__Records for the task__.
---------------
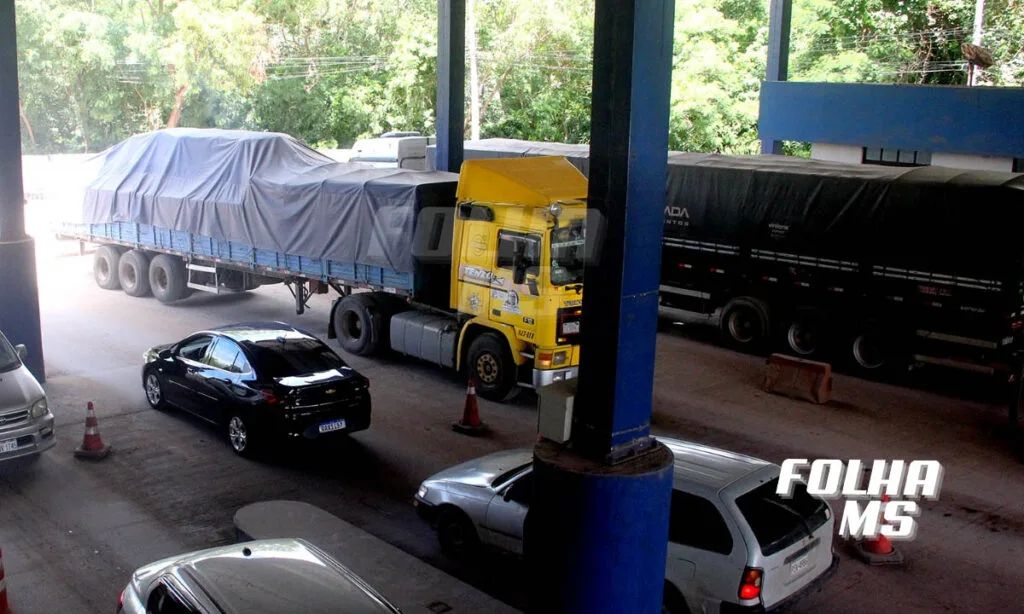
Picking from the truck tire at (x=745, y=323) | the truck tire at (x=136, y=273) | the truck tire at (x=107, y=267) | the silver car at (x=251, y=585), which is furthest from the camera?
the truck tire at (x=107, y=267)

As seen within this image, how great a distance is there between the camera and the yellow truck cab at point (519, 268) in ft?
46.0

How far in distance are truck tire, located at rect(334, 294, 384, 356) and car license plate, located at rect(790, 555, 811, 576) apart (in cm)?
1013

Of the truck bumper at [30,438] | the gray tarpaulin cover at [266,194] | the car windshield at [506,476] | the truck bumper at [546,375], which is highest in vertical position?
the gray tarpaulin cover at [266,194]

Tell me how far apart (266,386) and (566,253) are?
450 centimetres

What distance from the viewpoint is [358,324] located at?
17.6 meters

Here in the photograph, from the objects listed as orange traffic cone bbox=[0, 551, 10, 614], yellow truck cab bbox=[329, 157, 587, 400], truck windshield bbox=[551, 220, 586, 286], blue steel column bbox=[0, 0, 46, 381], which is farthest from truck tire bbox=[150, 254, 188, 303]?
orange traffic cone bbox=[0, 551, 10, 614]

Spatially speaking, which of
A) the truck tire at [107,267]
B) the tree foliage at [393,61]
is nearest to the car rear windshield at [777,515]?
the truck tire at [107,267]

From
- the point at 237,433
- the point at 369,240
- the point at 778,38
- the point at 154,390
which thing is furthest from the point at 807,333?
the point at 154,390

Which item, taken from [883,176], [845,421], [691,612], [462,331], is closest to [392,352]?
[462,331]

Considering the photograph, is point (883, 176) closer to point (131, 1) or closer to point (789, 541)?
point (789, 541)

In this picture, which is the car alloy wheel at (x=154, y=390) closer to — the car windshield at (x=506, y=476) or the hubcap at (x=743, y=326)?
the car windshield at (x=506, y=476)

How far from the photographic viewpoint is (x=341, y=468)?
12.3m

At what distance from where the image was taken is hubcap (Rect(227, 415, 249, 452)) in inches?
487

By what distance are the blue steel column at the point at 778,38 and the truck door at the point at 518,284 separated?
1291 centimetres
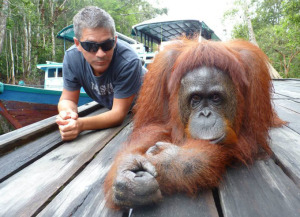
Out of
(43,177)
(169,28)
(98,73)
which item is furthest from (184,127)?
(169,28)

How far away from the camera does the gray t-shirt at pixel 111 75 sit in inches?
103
---------------
__Aim of the exercise__.
Copy the data word for word. Pictures do not go in the copy.

__Result for this exercise__.
Picking from the truck tire at (x=745, y=323) | the truck tire at (x=136, y=273) | the truck tire at (x=107, y=267) | the silver car at (x=251, y=585), which is furthest from the camera?
the truck tire at (x=107, y=267)

As seen within this image, how great a distance is there between the camera and the yellow truck cab at point (519, 268) in ft?
46.0

How far in distance are truck tire, located at rect(334, 294, 384, 356) and car license plate, located at rect(790, 555, 811, 576) apart (in cm)?
1013

Of the truck bumper at [30,438] | the gray tarpaulin cover at [266,194] | the car windshield at [506,476] | the truck bumper at [546,375], which is highest in vertical position?
the gray tarpaulin cover at [266,194]

Tell me how far apart (266,386) and (566,253) are?
450 centimetres

What distance from the viewpoint is [358,324] located at?
17.6 meters

Here in the photograph, from the objects listed as orange traffic cone bbox=[0, 551, 10, 614], yellow truck cab bbox=[329, 157, 587, 400], truck windshield bbox=[551, 220, 586, 286], blue steel column bbox=[0, 0, 46, 381], which is farthest from truck tire bbox=[150, 254, 188, 303]?
orange traffic cone bbox=[0, 551, 10, 614]

Spatially speaking, which of
A) the truck tire at [107,267]
B) the tree foliage at [393,61]
is nearest to the car rear windshield at [777,515]?
the truck tire at [107,267]

From
- the point at 237,433
- the point at 369,240
- the point at 778,38
- the point at 154,390
which thing is furthest from the point at 807,333?
the point at 154,390

Which item, taken from [883,176], [845,421], [691,612], [462,331], is closest to [392,352]?
[462,331]

Considering the photograph, is point (883, 176) closer to point (131, 1) or closer to point (789, 541)?
point (789, 541)

In this picture, which is the car alloy wheel at (x=154, y=390) closer to — the car windshield at (x=506, y=476) or the hubcap at (x=743, y=326)?
the car windshield at (x=506, y=476)

How far from the photographic viewpoint is (x=341, y=468)?
12.3m

At what distance from where the image was taken is hubcap (Rect(227, 415, 249, 452)) in inches?
487

By what distance are the blue steel column at the point at 778,38 and the truck door at the point at 518,284 separated?
1291 centimetres
Out of
(43,177)
(169,28)
(98,73)
which item is furthest from (184,127)?
(169,28)

How far away from the camera does the gray t-shirt at pixel 111 75 sit in inches?
103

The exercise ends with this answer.